TEXTO PARA LEER ▸
Implicaciones
geopolíticas del ingreso
de
Colombia a la Otan
Por Atilio Boron
(*)
El
anuncio del presidente de Colombia Juan Manuel Santos de que “durante este mes
de junio suscribirá un acuerdo de cooperación con la Organización del Tratado
Atlántico Norte (Otan) para mostrar su disposición de ingresar a ella” ha
causado una previsible conmoción en Nuestra América. Lo pronunció en un acto de
ascensos a miembros de la Armada realizado en Bogotá, ocasión en la cual Santos
señaló que Colombia tiene derecho a "pensar en grande", y que él va a
buscar ser de los mejores "ya no de la región, sino del mundo
entero".
Continuó
luego diciendo que "si logramos esa paz –refiriéndose a las conversaciones
de paz que están en curso en Cuba, con el aval de los anfitriones, Noruega y
Venezuela‒, nuestro Ejército está en la mejor posición para poder distinguirse
también a nivel internacional. Ya lo estamos haciendo en muchos frentes",
aseguró Santos. Y piensa hacerlo nada menos que asociándose a la Otan, una
organización sobre la cual pesan innumerables crímenes de todo tipo perpetrados
en la propia Europa (recordar el bombardeo a la ex Yugoslavia), a Libia y ahora
su colaboración con los terroristas que han tomado a Siria por asalto.
Jacobo
David Blinder, ensayista y periodista brasileño, fue uno de los primeros en
alarmarse ante esta decisión del colombiano. Hasta ahora el único país de
América Latina “aliado extra Otan” era la Argentina, que obtuvo ese deshonroso
estatus durante los nefastos años de Menem, y más específicamente en 1998,
luego de participar en la Primera Guerra del Golfo (1991-1992) y aceptar todas
las imposiciones impuestas por Washington en muchas áreas de la política
pública, como, por ejemplo, desmantelar el proyecto del misil Cóndor y congelar
el programa nuclear que durante décadas venía desarrollándose en la Argentina.
Dos gravísimos atentados que suman poco más de un centenar de muertos –a la
Embajada de Israel y a la Amia‒ fue el saldo que dejó en la Argentina la
represalia por haberse sumado a la organización terrorista noratlántica.
El
estatus de “aliado extra Otan” fue creado en 1989 por el Congreso de los
Estados Unidos –no por la organización‒ como un mecanismo para reforzar los
lazos militares con países situados fuera del área del Atlántico Norte, pero
que podrían ser de alguna ayuda en las numerosas guerras y procesos de
desestabilización política que Estados Unidos despliega en los más apartados
rincones del planeta. Australia, Egipto, Israel, Japón y Corea del Sur fueron
los primeros en ingresar, y poco después lo hizo la Argentina, y ahora aspira a
lograrlo Colombia. El sentido de esta iniciativa del Congreso norteamericano
salta a la vista: se trata de legitimar y robustecer sus incesantes aventuras
militares ‒inevitables durante los próximos treinta años, si leemos los
documentos del Pentágono sobre futuros escenarios internacionales‒ con un aura
de “consenso multilateral” que en realidad no tienen.

DATOS GUARDADOS ▸
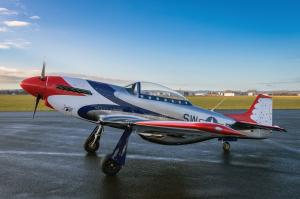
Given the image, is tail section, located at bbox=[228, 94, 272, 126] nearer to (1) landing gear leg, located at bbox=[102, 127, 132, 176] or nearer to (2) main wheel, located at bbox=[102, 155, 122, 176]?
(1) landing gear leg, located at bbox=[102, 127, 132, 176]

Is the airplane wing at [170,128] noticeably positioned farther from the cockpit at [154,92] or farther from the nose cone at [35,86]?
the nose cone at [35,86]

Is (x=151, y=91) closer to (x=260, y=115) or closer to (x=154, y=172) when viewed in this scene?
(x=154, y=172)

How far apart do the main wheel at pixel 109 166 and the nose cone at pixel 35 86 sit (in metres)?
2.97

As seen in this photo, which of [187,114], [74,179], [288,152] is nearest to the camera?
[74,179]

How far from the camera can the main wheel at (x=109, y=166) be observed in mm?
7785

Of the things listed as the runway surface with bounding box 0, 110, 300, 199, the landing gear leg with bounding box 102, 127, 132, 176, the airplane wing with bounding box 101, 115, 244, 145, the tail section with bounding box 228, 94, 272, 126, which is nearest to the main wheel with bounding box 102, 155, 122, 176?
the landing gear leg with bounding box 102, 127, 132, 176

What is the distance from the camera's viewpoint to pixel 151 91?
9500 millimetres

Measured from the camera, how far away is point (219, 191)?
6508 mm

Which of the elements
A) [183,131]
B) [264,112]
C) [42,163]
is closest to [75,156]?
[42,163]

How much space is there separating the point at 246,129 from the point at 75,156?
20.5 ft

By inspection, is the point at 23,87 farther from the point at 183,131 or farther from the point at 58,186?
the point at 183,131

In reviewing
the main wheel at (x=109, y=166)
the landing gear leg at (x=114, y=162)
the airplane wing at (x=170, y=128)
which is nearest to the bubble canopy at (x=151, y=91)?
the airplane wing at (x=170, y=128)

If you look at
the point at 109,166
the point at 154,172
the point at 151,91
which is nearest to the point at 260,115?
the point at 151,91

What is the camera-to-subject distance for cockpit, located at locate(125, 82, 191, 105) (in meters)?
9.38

---

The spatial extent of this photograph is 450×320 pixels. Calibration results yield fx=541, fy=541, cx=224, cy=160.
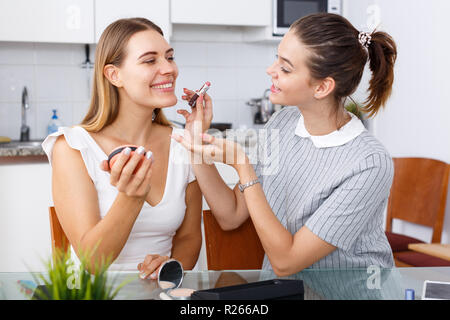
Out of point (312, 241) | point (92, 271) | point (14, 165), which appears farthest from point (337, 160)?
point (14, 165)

TAREAS A REALIZAR ▸
[A] Resume en pocas líneas el párrafo del artículo sobre Colombia y la Otan que empieza con «El estatus de “aliado extra Otan” fue creado». Conserva sus datos principales.
[B] Sigue escribiendo el artículo sobre el ingreso de Colombia a la Otan a partir de su última oración.

RESPUESTAS EN ORDEN ▸
[A] El Congreso de Estados Unidos creó en 1989 el estatus de “aliado extra Otan”. No lo creó la organización. Su fin era reforzar los lazos militares con países de fuera del Atlántico Norte que pudieran ayudar en las guerras y los procesos de desestabilización que Estados Unidos lleva a cabo en todo el mundo. Los primeros en entrar fueron Australia, Egipto, Israel, Japón y Corea del Sur. Poco después entró la Argentina, y ahora Colombia aspira a hacerlo. El propósito es dar a las aventuras militares estadounidenses, que los documentos del Pentágono prevén para los próximos treinta años, un aire de “consenso multilateral” que en realidad no tienen.

[B]
Esta
incorporación de los aliados extraregionales de la Otan, que está siendo
promovida en los demás continentes, refleja la exigencia impuesta por la
transformación de las fuerzas armadas de los Estados Unidos en su tránsito
desde un ejército preparado para librar guerras en territorios acotados a una
legión imperial que, con sus bases militares de distinto tipo (más de mil en
todo el planeta), sus fuerzas regulares, sus unidades de “despliegue rápido” y
el creciente ejército de “contratistas” (vulgo: mercenarios), quiere estar
preparada para intervenir en pocas horas con el fin defender los intereses
estadounidenses en cualquier punto caliente del planeta. Con su decisión Santos
se pone al servicio de tan funesto proyecto.
A
diferencia de la Argentina (que por supuesto debería renunciar sin más demora a
su estatus en una organización criminal como la Otan), el caso colombiano es
muy especial porque desde hace décadas recibe, en el marco del Plan Colombia,
un muy importante apoyo económico y militar de Estados Unidos –de lejos el
mayor de los países del área‒ y sólo superado por los desembolsos realizados en
favor de Israel, Egipto, Irak y Corea del Sur y de uno que otro aliado
estratégico de Washington.
Cuando
Santos declara su vocación de proyectarse sobre el “mundo entero” lo que esto
significa es su disposición para convertirse en cómplice de Washington, para
movilizar sus bien pertrechadas fuerzas más allá del territorio colombiano y
para intervenir en los países que el imperio procura desestabilizar, en primer
lugar, Venezuela. Es poco probable que su anuncio signifique que está dispuesto
a enviar tropas a Afganistán u a otros teatros de guerra. La pretensión de la
derecha colombiana, en el poder desde siempre, ha sido convertirse,
especialmente a partir de la presidencia del narcopolítico Álvaro Uribe Vélez,
en la “Israel de América Latina” erigiéndose, con el respaldo de la OTAN, en el
gendarme regional del área para agredir a vecinos como Venezuela, Ecuador y
otros ‒¿Bolivia, Nicaragua, Cuba?‒ que tengan la osadía de oponerse a los
designios imperiales. Eso, y no otra cosa, es lo que significa su declaración.
Pero
hay algo más: con su decisión Santos también pone irresponsablemente en
entredicho la marcha de las conversaciones de paz con las Farc en La Habana (uno
de cuyos avales es precisamente Venezuela), asestando un duro golpe a las
expectativas de colombianas y colombianos que desde hace décadas quieren poner
fin al conflicto armado que tan indecibles sufrimientos deparó para su pueblo.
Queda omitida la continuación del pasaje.